Angola: Pobreza extrema fomenta tráfico infantil
6 de outubro de 2022A polícia angolana resgatou, no sábado (02.10), onze crianças vítimas de tráfico humano no município de Camacupa, província do Bié.
Os menores, entre os 12 e os 15 anos de idade, foram resgatados no outro lado do país, a mais de 700 quilómetros de distância, no Bengo. Segundo Gaspar Luís, porta-voz da delegação do Interior na província, as crianças ficarão, para já, ao cuidado do Estado, porque se suspeita que tenham sido traficados com o consentimento dos pais.
"Nesta altura, as crianças estão sob controlo do Gabinete Provincial da Ação Social [do Bengo], e os autos já foram remetidos ao digno representante do Ministério Público, que está a tratar dos procedimentos legais", disse Luís, acrescentando: "Não vemos a necessidade destes menores terem sido retirados do convívio familiar para serem submetidos a trabalho forçado numa fazenda e deixarem de estudar".
Violação dos direitos da criança
O tráfico de crianças para trabalhos forçados é frequente em Angola. O Instituto Nacional da Criança diz ter registado, "nos últimos anos", mais de 50 casos na província do Bengo.
Face à pobreza extrema, as famílias forçam os menores a trabalhar, para tentarem ter melhores condições de vida. Para os traficantes e os seus clientes, as crianças são uma fonte de mão-de-obra barata.
O académico angolano Amílcar de Armando entende que são as dificuldades porque passam as famílias que levam a situações dramáticas para as crianças: "O mau momento económico que as pessoas vivem no dia a dia impele-as a cometerem certos atos. Mesmo que seja reprovável, aderem, porque sabem que conseguem satisfazer algumas necessidades básicas".
Menores acreditam ter que ajudar a família
A situação piorou com a crise económica e social provocada pela pandemia da Covid-19.
De acordo com um relatório do Departamento de Estado norte-americano divulgado no ano passado, criminosos recolheram mais crianças pobres para trabalharem nas ruas a lavar carros ou a engraxar sapatos.
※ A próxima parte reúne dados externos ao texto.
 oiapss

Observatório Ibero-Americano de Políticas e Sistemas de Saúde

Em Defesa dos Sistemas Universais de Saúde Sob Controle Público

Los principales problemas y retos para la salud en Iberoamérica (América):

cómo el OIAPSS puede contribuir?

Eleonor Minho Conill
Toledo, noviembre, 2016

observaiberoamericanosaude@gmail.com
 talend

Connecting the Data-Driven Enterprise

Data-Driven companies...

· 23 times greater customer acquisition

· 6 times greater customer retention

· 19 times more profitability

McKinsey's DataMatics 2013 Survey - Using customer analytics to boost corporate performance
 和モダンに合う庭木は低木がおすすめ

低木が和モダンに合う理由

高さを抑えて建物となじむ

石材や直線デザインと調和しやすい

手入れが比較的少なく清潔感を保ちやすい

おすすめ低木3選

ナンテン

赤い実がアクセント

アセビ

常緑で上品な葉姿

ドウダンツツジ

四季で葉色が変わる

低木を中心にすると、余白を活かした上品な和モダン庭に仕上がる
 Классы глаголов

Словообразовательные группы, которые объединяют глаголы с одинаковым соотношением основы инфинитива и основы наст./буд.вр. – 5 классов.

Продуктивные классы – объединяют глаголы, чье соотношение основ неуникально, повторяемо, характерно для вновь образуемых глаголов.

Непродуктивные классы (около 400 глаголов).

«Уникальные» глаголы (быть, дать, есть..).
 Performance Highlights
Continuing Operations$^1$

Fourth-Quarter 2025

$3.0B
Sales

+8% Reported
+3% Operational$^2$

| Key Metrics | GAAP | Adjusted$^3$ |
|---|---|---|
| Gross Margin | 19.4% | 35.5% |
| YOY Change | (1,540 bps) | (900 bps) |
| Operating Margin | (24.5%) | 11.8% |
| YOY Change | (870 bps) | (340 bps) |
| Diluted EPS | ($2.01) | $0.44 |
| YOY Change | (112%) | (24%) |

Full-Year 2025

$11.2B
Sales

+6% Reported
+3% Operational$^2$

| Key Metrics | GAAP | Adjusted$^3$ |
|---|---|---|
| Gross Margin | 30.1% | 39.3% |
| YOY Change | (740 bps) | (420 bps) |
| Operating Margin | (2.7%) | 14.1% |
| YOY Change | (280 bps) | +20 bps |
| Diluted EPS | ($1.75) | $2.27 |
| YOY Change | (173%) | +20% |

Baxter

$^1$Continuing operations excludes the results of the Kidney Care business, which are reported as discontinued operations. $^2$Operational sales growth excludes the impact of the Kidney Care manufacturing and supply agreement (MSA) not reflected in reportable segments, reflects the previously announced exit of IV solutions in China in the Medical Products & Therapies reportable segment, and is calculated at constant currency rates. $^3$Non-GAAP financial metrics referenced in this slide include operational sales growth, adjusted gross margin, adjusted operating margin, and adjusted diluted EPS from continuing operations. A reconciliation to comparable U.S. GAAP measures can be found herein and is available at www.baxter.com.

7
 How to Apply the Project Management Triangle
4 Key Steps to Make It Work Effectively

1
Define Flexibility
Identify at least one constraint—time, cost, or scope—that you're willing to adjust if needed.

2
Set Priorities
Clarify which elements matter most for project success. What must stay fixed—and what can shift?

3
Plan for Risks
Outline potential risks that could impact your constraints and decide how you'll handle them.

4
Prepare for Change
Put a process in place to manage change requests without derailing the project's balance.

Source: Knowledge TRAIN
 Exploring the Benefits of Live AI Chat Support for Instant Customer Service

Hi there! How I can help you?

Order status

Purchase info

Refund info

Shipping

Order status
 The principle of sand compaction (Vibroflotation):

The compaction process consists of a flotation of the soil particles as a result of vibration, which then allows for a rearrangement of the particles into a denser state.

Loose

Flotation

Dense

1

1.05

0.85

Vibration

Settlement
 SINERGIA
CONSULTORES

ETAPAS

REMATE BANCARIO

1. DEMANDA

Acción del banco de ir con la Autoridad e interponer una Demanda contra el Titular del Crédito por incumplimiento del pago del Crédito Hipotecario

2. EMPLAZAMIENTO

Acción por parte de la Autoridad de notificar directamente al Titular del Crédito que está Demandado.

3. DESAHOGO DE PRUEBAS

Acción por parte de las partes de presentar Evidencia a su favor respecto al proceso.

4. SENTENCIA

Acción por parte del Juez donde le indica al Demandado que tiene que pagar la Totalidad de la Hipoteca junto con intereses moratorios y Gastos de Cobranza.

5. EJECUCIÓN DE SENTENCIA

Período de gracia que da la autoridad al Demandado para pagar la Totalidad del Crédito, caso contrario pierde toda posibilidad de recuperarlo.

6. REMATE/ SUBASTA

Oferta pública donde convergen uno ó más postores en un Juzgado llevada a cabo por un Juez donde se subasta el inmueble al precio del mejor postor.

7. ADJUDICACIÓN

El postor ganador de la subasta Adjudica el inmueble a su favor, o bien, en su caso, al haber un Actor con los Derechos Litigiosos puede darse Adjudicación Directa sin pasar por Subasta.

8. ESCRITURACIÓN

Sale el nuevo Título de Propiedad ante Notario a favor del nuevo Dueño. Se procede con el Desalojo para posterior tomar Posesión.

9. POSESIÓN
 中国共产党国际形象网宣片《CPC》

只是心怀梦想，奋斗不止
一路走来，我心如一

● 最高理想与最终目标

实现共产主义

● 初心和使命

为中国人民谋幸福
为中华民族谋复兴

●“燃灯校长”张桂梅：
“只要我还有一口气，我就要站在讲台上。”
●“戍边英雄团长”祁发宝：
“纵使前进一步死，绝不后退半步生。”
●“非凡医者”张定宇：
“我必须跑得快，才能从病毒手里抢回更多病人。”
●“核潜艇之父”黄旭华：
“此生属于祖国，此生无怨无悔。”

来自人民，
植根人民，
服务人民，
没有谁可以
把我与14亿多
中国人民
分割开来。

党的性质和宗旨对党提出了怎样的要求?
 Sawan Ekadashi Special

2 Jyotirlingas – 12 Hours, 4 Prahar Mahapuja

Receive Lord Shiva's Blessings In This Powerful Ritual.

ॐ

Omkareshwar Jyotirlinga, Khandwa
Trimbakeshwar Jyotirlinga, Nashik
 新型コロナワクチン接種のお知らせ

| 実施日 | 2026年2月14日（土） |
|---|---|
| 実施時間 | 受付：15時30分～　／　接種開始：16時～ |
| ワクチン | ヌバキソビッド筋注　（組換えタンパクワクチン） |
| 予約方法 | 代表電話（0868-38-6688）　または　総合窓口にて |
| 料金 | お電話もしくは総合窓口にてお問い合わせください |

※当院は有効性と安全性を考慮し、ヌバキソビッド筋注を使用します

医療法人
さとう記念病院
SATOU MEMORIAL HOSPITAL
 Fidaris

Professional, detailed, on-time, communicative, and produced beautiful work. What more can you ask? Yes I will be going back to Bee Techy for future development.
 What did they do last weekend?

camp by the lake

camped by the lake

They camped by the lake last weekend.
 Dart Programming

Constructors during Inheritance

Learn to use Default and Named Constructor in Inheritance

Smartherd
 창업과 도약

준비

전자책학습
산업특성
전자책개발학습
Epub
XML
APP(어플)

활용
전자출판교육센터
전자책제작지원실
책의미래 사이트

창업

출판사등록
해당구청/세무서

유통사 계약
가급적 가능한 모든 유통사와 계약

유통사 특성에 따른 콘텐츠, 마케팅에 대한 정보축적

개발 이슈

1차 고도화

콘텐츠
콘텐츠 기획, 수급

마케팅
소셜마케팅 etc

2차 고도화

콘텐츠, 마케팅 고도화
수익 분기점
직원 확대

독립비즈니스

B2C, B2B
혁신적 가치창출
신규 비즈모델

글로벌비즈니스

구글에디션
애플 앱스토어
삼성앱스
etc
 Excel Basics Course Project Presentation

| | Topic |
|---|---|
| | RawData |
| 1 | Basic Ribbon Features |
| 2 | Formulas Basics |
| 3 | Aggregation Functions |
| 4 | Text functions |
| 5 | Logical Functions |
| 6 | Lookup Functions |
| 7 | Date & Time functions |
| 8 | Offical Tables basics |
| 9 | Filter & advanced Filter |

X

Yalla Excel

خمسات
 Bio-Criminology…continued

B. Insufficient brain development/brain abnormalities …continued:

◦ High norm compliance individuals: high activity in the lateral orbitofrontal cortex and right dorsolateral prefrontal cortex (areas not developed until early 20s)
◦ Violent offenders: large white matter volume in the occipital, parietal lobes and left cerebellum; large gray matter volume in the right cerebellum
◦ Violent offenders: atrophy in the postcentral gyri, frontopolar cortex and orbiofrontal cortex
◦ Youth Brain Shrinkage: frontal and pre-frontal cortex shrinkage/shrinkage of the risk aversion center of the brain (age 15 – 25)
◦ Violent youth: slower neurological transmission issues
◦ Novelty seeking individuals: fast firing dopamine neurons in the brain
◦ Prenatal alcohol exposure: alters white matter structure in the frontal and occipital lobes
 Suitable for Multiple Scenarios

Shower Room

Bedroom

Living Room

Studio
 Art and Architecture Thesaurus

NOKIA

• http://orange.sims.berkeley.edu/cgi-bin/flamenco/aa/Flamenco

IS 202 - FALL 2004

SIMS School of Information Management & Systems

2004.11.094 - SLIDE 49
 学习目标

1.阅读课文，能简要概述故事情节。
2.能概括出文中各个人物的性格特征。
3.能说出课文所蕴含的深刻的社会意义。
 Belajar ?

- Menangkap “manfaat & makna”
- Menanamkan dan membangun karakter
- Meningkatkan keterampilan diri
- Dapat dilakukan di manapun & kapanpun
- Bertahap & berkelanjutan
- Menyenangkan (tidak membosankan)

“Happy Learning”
Os menores são também traficados para trabalhos forçados nos setores da construção, agricultura, pescas ou prostituição.
O problema, segundo o Instituto Nacional da Criança, é que muitos menores se sentem na obrigação de ajudar as suas famílias.
Penas até dez anos de prisão
"Uns dizem que vão juntar um dinheiro para, quando regressarem, comprar um boi e dar mais dinâmica aos nossos campos, para dar sustento à família e para sustentar outras ações sociais, no caso concreto, os estudos", disse à DW o responsável do Instituto Nacional da Criança no Bengo, Luciano Chila, ressalvando, contudo: "Agora, muitas crianças são influenciadas pelos adultos".
Mesmo com o alegado consentimento dos menores, trata-se de tráfico humano, afirma o jurista Eulândio Dembi. É, portanto, um crime punido com pena de prisão.
"O crime de tráfico de pessoas tem uma penalidade muito grande, vai de quatro a dez anos de prisão, caso, efetivamente, essa situação se venha a comprovar. É claro que estamos a falar dos pais e dos que receberam os menores, que poderão ser responsabilizados", disse Dembi.